What is expected → Copy the items starting at the line that contains "What distance do" and ending at the end of the items, requests included, but multiply every distance and coordinate in the answers by 1.7 and round to whole numbers, with halves rounded up. Leave the pictures out of your answer.

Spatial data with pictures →
○ ○ ○ ○ ○ ○ ○

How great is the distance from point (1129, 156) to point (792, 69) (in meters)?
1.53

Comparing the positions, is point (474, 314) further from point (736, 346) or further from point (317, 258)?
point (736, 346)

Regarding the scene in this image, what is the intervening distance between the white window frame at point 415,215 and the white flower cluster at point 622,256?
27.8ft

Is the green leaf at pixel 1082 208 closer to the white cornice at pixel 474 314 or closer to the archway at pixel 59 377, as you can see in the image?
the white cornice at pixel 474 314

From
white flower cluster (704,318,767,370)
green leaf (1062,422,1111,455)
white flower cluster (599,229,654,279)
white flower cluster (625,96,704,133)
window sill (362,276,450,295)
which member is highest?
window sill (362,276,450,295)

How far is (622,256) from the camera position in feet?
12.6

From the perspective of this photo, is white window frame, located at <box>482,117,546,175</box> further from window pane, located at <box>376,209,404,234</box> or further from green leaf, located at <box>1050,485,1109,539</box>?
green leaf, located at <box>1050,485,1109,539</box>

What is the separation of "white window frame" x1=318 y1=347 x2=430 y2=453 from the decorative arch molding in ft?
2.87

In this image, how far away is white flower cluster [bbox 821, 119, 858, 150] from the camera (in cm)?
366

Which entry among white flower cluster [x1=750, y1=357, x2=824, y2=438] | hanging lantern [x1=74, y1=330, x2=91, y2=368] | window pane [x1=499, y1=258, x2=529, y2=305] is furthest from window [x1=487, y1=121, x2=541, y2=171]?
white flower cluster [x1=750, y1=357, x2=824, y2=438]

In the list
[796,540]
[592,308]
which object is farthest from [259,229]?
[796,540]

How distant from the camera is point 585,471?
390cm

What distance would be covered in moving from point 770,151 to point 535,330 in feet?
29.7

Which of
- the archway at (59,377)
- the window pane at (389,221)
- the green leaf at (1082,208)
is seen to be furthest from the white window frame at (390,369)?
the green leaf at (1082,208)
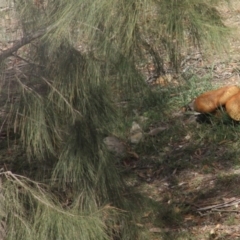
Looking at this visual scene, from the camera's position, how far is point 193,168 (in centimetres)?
438

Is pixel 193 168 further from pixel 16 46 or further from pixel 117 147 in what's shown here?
pixel 16 46

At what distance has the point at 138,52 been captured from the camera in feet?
8.73

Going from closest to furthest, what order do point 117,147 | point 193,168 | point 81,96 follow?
point 81,96
point 193,168
point 117,147

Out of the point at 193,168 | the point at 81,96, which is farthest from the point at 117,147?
the point at 81,96

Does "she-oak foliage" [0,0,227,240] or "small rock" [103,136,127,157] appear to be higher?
"she-oak foliage" [0,0,227,240]

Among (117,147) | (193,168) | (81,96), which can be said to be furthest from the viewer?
(117,147)

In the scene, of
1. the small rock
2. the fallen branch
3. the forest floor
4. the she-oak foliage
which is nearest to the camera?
the she-oak foliage

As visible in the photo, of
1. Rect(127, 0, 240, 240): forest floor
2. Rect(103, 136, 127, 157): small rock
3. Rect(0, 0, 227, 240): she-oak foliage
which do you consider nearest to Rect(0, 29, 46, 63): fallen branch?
Rect(0, 0, 227, 240): she-oak foliage

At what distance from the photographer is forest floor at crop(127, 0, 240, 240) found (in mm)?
3742

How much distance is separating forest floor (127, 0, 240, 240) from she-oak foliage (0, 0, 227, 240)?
13.8 inches

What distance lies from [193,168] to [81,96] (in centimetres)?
160

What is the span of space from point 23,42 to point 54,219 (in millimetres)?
706

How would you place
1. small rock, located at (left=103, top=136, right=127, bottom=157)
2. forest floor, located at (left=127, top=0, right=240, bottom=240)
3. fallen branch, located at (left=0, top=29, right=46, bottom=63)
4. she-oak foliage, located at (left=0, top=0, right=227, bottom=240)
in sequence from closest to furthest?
she-oak foliage, located at (left=0, top=0, right=227, bottom=240)
fallen branch, located at (left=0, top=29, right=46, bottom=63)
forest floor, located at (left=127, top=0, right=240, bottom=240)
small rock, located at (left=103, top=136, right=127, bottom=157)

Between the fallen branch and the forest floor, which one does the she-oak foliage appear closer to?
the fallen branch
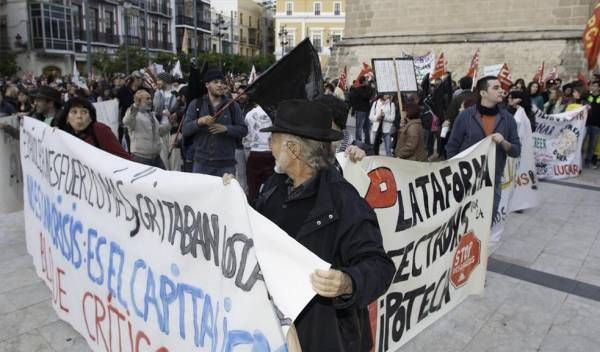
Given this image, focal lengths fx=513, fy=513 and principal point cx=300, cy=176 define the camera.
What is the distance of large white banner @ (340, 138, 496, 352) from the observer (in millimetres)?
2859

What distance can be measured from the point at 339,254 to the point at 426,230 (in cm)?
135

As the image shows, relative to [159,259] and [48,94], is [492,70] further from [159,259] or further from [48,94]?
[159,259]

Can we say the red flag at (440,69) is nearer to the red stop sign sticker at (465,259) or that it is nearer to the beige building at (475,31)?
the beige building at (475,31)

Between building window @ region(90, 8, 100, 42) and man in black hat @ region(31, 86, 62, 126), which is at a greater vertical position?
building window @ region(90, 8, 100, 42)

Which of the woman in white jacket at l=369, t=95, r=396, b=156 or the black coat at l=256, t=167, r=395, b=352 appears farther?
the woman in white jacket at l=369, t=95, r=396, b=156

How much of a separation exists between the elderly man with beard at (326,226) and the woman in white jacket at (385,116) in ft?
28.6

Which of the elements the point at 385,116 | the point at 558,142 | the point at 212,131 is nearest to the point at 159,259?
the point at 212,131

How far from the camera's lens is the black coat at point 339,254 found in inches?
72.3

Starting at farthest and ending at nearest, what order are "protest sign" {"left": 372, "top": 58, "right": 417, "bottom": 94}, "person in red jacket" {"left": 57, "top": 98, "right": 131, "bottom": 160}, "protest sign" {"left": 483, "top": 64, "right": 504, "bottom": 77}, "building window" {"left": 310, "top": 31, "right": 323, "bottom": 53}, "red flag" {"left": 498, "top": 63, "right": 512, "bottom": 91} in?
"building window" {"left": 310, "top": 31, "right": 323, "bottom": 53}, "protest sign" {"left": 483, "top": 64, "right": 504, "bottom": 77}, "red flag" {"left": 498, "top": 63, "right": 512, "bottom": 91}, "protest sign" {"left": 372, "top": 58, "right": 417, "bottom": 94}, "person in red jacket" {"left": 57, "top": 98, "right": 131, "bottom": 160}

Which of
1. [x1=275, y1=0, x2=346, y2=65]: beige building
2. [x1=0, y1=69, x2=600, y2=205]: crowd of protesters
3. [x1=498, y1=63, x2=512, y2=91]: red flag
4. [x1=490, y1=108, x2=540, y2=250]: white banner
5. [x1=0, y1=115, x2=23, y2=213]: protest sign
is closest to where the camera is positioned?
[x1=0, y1=69, x2=600, y2=205]: crowd of protesters

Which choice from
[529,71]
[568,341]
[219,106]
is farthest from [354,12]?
[568,341]

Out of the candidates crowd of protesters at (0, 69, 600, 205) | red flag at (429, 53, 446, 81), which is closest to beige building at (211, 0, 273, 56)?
red flag at (429, 53, 446, 81)

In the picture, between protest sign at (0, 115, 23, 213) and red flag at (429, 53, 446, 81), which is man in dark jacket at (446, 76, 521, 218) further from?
red flag at (429, 53, 446, 81)

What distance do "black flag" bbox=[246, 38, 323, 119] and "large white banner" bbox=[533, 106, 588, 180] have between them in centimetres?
738
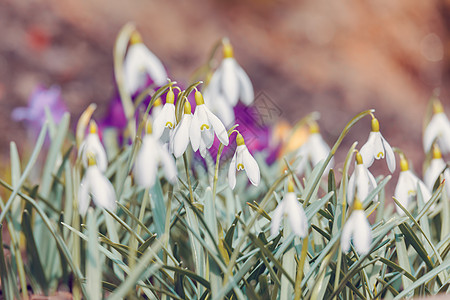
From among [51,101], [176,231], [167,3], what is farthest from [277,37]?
[176,231]

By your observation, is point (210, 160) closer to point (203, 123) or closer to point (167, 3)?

○ ○ ○ ○ ○ ○ ○

Response to this task →
What distance do "black flag" bbox=[246, 38, 323, 119] and "large white banner" bbox=[533, 106, 588, 180] have between them in centimetres?
1255
From among [51,101], [176,231], [167,3], what is farthest from [277,37]?
[299,393]

By your observation, is point (210, 160) closer to point (203, 123) or closer to point (167, 3)?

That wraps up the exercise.